How vehicle geometry, orientation, acoustic shadows, bottom type, and partial burial affect a side-imaging sonar return during underwater search and recovery.

By HumVision Team · HumVision

A submerged vehicle seldom appears as a complete, familiar car outline on Side Imaging. The sonar records reflected sound one slice at a time while the boat moves. The final image may show a bright rectangular mass, a separate cabin or roof return, one visible end, and an acoustic shadow that explains more than the object itself.

Ask which visible features support a vehicle classification and which other objects could produce them. That keeps the review tied to acoustic evidence instead of a familiar outline.

Start with the way Side Imaging builds the picture

Humminbird Side Imaging sends a thin beam to port and starboard. Each return becomes one narrow slice of the display. Forward boat motion places those slices next to each other, building a view of the bottom already passed by the boat. Humminbird's Side Imaging guide identifies the center as the water column and the outer portions as the bottom on each side.

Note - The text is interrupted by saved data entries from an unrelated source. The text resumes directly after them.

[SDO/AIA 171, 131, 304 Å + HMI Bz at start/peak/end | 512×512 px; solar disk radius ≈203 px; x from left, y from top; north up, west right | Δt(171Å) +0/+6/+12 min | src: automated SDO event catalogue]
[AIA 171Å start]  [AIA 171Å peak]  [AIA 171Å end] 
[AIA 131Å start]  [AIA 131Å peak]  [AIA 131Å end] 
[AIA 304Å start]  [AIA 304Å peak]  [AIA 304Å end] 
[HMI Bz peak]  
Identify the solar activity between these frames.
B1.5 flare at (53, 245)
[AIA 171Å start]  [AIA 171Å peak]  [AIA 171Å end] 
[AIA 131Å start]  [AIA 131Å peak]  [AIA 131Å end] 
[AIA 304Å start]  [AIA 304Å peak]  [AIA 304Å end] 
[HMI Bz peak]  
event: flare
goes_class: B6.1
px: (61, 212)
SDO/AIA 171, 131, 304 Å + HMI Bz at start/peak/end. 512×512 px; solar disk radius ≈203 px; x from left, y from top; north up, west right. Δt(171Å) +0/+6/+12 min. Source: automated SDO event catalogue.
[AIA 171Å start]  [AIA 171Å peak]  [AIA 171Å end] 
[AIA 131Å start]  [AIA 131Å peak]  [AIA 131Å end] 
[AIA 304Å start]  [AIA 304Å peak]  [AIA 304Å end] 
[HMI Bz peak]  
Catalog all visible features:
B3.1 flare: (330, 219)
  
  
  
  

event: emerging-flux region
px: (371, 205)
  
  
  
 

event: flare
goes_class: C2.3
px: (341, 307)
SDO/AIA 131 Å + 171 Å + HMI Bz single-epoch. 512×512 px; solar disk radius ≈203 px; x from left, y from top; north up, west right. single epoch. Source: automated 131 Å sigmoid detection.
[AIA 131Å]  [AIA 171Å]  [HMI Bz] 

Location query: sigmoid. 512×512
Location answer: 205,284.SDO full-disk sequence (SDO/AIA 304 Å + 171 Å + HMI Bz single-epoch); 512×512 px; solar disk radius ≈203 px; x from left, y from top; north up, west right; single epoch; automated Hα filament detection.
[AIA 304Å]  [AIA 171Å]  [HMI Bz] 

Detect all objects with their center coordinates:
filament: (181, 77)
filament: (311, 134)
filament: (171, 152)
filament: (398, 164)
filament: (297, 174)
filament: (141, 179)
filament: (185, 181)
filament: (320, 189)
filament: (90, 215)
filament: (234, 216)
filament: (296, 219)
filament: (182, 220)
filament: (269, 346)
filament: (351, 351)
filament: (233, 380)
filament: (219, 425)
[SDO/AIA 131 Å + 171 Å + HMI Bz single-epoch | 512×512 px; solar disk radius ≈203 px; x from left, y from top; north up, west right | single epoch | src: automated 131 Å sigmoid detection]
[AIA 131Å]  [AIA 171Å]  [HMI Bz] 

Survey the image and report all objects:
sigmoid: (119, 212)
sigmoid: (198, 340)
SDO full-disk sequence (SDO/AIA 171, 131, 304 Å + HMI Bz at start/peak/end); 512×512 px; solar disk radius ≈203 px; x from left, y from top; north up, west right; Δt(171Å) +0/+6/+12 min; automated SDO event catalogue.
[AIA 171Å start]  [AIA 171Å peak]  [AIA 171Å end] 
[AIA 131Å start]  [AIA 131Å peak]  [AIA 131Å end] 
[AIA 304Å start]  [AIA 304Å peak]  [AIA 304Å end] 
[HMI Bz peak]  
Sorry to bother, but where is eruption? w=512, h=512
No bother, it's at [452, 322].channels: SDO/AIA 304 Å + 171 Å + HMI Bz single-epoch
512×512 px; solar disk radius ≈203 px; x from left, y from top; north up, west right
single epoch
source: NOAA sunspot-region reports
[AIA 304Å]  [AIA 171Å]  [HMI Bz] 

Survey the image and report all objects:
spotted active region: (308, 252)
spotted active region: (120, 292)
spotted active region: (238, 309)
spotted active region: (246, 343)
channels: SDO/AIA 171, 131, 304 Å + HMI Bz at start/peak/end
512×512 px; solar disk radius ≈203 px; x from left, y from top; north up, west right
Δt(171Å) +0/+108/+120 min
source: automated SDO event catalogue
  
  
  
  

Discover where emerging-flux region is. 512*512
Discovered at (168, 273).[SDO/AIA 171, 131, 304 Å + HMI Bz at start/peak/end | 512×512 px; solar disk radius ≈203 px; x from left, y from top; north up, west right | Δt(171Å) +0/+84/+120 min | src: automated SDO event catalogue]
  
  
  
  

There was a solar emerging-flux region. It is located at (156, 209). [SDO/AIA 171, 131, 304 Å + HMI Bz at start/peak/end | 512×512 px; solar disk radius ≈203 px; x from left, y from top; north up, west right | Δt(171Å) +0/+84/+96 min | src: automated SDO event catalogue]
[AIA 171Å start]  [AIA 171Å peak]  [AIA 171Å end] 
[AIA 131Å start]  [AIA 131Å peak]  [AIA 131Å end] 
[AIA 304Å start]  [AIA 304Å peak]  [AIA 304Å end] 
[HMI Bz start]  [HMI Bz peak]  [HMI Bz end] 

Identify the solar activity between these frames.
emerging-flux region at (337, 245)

This geometry affects every vehicle image. The long axis of the display represents the boat's travel over time. The cross-track axis represents range away from the boat. A target lying parallel to the track is sampled from a different sequence of angles than one lying across it.

Color does not identify the object. Different palettes reverse or remap the display tones. Focus on edges, return strength relative to the surrounding bottom, shadow, scale, and position.

Look for vehicle-scale geometry

A vehicle is a collection of broad panels, cavities, edges, and curved surfaces. Sonar may combine those parts into a few dominant features rather than drawing every component.

Common evidence includes:

  • A rectangular or elongated main mass with proportions consistent with a passenger vehicle, truck, or utility vehicle.
  • A raised central section that may correspond to the cabin or roof.
  • A change in width between the passenger compartment and the front or rear of the vehicle.
  • Parallel edges that persist across adjacent pings.
  • A shadow with a length and outline consistent with a body raised above the bottom.
  • Separate strong returns from exposed corners, axles, bumpers, or other surfaces facing the transducer.

These are classification clues. They are not a parts checklist. Sediment, damage, doors, broken glass, open panels, vegetation, and the direction of the beam can hide expected features.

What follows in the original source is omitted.